The wood is for the hammam, says a small child who has now attached himself to us. For heating the water. Interesting information, and we reward him with the biro he asks for. Mistake. We are now swamped with infants, squeaking and gibbering, trying to scare us by bouncing out from behind the tree-trunks or creeping out from under our seats, giggling hysterically and asking over and over again for biros and/or dirhams. Now, beside us, a nice, peaceful man who has been sitting quietly smoking in the back of his open van
suddenly reveals another, noisier side to his nature. A passer-by approaches him, brandishing a large pair of scissors, and he leaps nimbly down from his vehicle to reveal a knife-grinder’s wheel within, coupled to a two-stroke bike engine. He starts the motor, creating a throbbing bass counterpoint to the donkey’s roarings and the infants’ squealings. So far, so loud. But now he applies the blunt blade of the scissors to the stone wheel. The sound of a thousand fingernails scraping across a blackboard. Every fibre of my being tells me to run.
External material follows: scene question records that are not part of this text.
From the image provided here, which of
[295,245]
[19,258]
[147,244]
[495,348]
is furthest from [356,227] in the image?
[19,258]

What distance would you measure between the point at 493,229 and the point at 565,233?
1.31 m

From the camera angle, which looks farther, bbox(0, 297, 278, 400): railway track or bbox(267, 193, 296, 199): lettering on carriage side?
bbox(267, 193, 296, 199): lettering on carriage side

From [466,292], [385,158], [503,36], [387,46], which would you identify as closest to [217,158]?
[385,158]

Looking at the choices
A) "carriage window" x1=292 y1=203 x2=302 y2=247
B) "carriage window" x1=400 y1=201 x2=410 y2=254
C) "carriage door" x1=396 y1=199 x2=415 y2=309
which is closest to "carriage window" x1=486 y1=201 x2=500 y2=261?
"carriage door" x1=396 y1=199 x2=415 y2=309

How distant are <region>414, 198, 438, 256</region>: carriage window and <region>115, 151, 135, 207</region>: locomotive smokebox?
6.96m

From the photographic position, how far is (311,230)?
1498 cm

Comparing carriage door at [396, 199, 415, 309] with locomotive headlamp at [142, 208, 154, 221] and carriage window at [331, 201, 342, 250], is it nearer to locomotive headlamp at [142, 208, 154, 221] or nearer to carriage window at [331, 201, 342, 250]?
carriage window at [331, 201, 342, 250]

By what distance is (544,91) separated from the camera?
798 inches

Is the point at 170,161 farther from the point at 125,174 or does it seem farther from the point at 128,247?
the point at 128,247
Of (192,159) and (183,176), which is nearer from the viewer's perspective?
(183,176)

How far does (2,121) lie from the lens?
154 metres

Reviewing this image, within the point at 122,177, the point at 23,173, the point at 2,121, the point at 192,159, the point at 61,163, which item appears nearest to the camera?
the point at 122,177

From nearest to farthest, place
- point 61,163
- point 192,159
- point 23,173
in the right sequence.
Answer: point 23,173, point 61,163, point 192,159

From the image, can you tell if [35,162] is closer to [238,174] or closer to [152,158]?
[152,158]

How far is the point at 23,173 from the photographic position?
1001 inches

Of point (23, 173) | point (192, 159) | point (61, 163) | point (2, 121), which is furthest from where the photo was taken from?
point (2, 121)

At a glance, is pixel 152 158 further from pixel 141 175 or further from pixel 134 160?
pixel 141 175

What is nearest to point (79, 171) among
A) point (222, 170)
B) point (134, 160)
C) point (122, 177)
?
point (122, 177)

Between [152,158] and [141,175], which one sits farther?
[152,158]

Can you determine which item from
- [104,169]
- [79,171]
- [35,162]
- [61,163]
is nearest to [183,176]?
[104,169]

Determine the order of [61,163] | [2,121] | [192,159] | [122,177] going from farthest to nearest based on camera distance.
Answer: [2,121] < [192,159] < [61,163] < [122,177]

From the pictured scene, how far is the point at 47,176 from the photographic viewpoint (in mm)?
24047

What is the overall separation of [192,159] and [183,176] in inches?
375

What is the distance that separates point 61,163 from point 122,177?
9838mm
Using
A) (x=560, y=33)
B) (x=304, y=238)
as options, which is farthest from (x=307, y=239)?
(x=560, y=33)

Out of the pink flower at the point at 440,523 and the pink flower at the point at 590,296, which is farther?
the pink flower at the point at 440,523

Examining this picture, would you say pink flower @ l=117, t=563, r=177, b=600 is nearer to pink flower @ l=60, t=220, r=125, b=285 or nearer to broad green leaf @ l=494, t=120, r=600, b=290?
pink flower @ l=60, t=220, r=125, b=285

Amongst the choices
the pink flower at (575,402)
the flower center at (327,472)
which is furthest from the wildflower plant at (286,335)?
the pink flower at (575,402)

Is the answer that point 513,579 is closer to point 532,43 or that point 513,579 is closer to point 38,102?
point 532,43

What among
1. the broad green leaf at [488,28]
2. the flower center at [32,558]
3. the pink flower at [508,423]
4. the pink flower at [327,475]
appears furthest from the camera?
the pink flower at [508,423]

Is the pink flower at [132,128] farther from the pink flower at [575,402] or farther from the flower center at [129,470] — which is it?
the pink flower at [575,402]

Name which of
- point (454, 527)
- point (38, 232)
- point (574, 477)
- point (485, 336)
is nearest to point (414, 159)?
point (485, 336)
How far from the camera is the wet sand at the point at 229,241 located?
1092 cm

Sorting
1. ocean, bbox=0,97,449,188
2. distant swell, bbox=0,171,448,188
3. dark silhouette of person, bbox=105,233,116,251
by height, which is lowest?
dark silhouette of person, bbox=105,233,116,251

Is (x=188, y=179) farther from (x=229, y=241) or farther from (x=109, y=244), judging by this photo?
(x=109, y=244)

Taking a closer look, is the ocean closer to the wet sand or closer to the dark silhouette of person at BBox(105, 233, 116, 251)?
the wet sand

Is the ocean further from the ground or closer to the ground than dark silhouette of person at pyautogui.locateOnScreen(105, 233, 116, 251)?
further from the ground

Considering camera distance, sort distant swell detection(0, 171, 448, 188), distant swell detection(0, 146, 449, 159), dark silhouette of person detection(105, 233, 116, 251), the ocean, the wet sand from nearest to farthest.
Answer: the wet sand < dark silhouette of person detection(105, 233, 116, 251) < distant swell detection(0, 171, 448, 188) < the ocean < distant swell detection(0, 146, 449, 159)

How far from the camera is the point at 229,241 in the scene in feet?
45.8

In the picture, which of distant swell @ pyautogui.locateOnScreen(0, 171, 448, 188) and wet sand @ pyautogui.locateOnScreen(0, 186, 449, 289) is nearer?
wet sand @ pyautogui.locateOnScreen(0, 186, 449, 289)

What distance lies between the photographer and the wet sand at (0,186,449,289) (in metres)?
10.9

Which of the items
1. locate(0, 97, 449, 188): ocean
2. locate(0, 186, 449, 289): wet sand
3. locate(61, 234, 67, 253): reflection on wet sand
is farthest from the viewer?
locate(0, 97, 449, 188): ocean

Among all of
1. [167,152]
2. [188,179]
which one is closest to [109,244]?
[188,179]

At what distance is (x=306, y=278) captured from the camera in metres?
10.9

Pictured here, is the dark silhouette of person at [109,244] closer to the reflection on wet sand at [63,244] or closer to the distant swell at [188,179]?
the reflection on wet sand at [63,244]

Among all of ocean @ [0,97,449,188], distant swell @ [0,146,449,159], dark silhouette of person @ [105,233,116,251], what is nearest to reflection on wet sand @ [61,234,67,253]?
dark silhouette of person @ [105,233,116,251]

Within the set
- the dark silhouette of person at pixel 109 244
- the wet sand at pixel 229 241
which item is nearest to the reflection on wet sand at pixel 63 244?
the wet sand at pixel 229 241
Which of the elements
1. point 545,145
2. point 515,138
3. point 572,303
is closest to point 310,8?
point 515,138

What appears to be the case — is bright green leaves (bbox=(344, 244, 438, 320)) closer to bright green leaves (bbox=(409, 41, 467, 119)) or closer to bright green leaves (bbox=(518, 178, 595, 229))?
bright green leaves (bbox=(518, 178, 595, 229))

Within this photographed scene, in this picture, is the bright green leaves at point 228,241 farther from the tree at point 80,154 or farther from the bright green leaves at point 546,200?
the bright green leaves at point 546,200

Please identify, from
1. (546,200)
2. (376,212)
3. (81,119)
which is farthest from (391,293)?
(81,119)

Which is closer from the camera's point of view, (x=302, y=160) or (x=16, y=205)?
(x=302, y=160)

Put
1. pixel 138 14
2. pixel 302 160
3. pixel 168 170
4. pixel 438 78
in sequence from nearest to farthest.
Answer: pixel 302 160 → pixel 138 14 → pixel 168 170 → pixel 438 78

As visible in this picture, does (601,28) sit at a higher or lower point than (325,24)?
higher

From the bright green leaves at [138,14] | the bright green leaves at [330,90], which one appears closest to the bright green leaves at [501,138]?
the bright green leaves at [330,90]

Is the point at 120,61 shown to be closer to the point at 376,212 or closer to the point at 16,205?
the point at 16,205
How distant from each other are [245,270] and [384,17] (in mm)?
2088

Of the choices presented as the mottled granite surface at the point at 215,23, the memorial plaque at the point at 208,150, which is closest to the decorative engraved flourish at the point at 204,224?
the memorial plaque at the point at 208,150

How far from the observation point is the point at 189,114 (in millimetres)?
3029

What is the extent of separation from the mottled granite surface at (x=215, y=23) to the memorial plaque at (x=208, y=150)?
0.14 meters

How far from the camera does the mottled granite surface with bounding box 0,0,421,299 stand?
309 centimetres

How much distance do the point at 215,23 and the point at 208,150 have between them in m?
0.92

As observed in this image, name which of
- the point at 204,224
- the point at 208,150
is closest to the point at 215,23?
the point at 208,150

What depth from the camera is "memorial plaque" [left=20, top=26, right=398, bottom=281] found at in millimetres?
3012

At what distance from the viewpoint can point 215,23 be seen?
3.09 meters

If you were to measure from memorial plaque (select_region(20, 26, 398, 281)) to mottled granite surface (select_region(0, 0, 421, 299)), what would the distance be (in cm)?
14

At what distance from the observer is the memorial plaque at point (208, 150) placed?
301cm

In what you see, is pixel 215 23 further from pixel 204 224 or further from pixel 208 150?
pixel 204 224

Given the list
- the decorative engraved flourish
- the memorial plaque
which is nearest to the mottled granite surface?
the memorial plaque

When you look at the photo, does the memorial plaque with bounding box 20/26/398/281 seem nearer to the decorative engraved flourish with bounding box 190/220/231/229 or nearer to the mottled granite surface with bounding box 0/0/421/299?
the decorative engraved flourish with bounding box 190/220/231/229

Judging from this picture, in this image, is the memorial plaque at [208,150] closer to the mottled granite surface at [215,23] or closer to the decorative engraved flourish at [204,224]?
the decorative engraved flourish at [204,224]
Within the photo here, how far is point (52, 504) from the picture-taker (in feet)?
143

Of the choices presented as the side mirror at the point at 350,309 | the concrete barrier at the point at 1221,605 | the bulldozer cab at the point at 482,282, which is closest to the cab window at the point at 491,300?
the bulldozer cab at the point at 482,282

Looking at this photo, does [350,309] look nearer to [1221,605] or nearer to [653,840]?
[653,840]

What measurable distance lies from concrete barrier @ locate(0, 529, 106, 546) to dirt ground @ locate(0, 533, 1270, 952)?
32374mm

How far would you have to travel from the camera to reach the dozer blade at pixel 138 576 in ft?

Time, I think, for a tour of the old town. Thank the Lord for city walls. A marvellous invention. Just a few yards inside them, all is peace.
Moustafa was right: once you’re inside the city walls, there is certainly a lot of blue in Chefchaouen. Every doorway, lintel, railing, even the plant-pots sitting outside the front doors on the narrow pavements of the medina – all of them have been painted in many variations on a strong, vibrant, Madonna blue. Nothing I ever saw in Portugal could compete with this. There is no sign of a blue-paint Hand of Fatima here, though, and little need for such a thing, since half the doorknockers in the town are little brass Hands, palm out and fingers raised – the correct alignment for warding off the Evil Eye.
The inhabitants of Chefchaouen don’t stop their blue paint mission at woodwork, metalwork and ceramics, either. They even add a dash of their favourite colour to the lime wash they do their exterior walls with. Every street, wall, house, strikes a slightly different blue-note from its neighbours; the alleyways glow with a surreal, cool light. These are obviously the homes of people whose morale is high. Everything amazingly clean, neat and in good repair. A very prosperous-looking town, whose prosperity, we gather, is based mainly on the marijuana plant.
We walk on uphill through alleys perfumed with frying garlic, coriander, cumin, cinnamon – festive preparations on hand. Above us, two women are silhouetted against the sky, calling out to one another as they hang their washing on high roof terraces. One low doorway stands open; inside it a man is working at a vertical loom. He turns as we pass, and we all wish one another No Harm. The alleys are just wide enough for goods to move freely – for two laden donkeys to pass one another, that is. Which they do rather frequently, causing us to squeeze ourselves into bright blue doorways. Good town planning, this, though, as I know from Italy. The narrower the alley, the more hours of shade it gets in the day, and the more temperate the homes and streets will be. There are lots of steep twists and turns, arches everywhere, and plenty of evidence that this is a town which has grown over the centuries, extra space added on, squeezed in, wherever it could be fitted. Aerial rooms have been suspended just above head-height on beams slung across the streets, filling the space between the houses and forming low shady tunnels, with benches of stone under them so the old folk can rest their bones from the steepness. Off the main drag, a profusion of secretive arches and even narrower alleyways, of nooks and crannies, gates into tiny patios or vegetable plots, sudden dead ends where you find yourself in somebody’s wood store or sheep-pen. So many centuries have they been working on these buildings, replastering and rewhitewashing, that there is not a plumb line to be seen anywhere: the whole thing looks organic, created more by the hand of Nature than of Man. Nature in a very azure mood, that is.